● **What the exercise asks**
Retype the records in full, keeping each character as it is.

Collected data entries
● ● ● ● ● ● ●

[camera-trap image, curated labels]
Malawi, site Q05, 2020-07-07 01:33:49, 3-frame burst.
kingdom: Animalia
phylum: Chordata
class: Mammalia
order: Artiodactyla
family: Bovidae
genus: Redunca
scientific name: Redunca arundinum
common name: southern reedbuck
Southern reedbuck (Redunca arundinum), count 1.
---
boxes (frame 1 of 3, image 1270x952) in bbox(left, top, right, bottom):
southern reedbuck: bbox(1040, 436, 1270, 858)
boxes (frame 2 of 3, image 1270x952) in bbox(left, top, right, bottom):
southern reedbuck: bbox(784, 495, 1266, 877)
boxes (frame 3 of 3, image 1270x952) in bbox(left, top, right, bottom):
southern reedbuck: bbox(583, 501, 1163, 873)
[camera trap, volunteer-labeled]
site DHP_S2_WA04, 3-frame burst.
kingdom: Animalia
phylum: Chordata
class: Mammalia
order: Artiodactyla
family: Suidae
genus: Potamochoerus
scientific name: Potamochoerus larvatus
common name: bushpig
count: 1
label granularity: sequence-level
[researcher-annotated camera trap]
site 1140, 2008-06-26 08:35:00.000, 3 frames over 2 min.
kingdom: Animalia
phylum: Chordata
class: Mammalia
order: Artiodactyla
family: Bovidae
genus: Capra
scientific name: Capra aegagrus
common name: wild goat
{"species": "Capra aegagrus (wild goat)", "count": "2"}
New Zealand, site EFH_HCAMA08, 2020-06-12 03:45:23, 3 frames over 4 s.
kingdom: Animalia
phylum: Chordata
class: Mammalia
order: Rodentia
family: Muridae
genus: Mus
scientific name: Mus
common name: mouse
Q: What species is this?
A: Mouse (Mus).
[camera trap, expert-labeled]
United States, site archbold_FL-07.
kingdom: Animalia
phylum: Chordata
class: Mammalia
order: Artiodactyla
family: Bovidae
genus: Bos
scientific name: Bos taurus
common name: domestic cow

● ● ● ● ● ● ●

● **Expected answer**
[camera-trap image, curated labels]
Malawi, site Q05, 2020-07-07 01:33:49, 3-frame burst.
kingdom: Animalia
phylum: Chordata
class: Mammalia
order: Artiodactyla
family: Bovidae
genus: Redunca
scientific name: Redunca arundinum
common name: southern reedbuck
Southern reedbuck (Redunca arundinum), count 1.
---
boxes (frame 1 of 3, image 1270x952) in bbox(left, top, right, bottom):
southern reedbuck: bbox(1040, 436, 1270, 858)
boxes (frame 2 of 3, image 1270x952) in bbox(left, top, right, bottom):
southern reedbuck: bbox(784, 495, 1266, 877)
boxes (frame 3 of 3, image 1270x952) in bbox(left, top, right, bottom):
southern reedbuck: bbox(583, 501, 1163, 873)
[camera trap, volunteer-labeled]
site DHP_S2_WA04, 3-frame burst.
kingdom: Animalia
phylum: Chordata
class: Mammalia
order: Artiodactyla
family: Suidae
genus: Potamochoerus
scientific name: Potamochoerus larvatus
common name: bushpig
count: 1
label granularity: sequence-level
[researcher-annotated camera trap]
site 1140, 2008-06-26 08:35:00.000, 3 frames over 2 min.
kingdom: Animalia
phylum: Chordata
class: Mammalia
order: Artiodactyla
family: Bovidae
genus: Capra
scientific name: Capra aegagrus
common name: wild goat
{"species": "Capra aegagrus (wild goat)", "count": "2"}
New Zealand, site EFH_HCAMA08, 2020-06-12 03:45:23, 3 frames over 4 s.
kingdom: Animalia
phylum: Chordata
class: Mammalia
order: Rodentia
family: Muridae
genus: Mus
scientific name: Mus
common name: mouse
Q: What species is this?
A: Mouse (Mus).
[camera trap, expert-labeled]
United States, site archbold_FL-07.
kingdom: Animalia
phylum: Chordata
class: Mammalia
order: Artiodactyla
family: Bovidae
genus: Bos
scientific name: Bos taurus
common name: domestic cow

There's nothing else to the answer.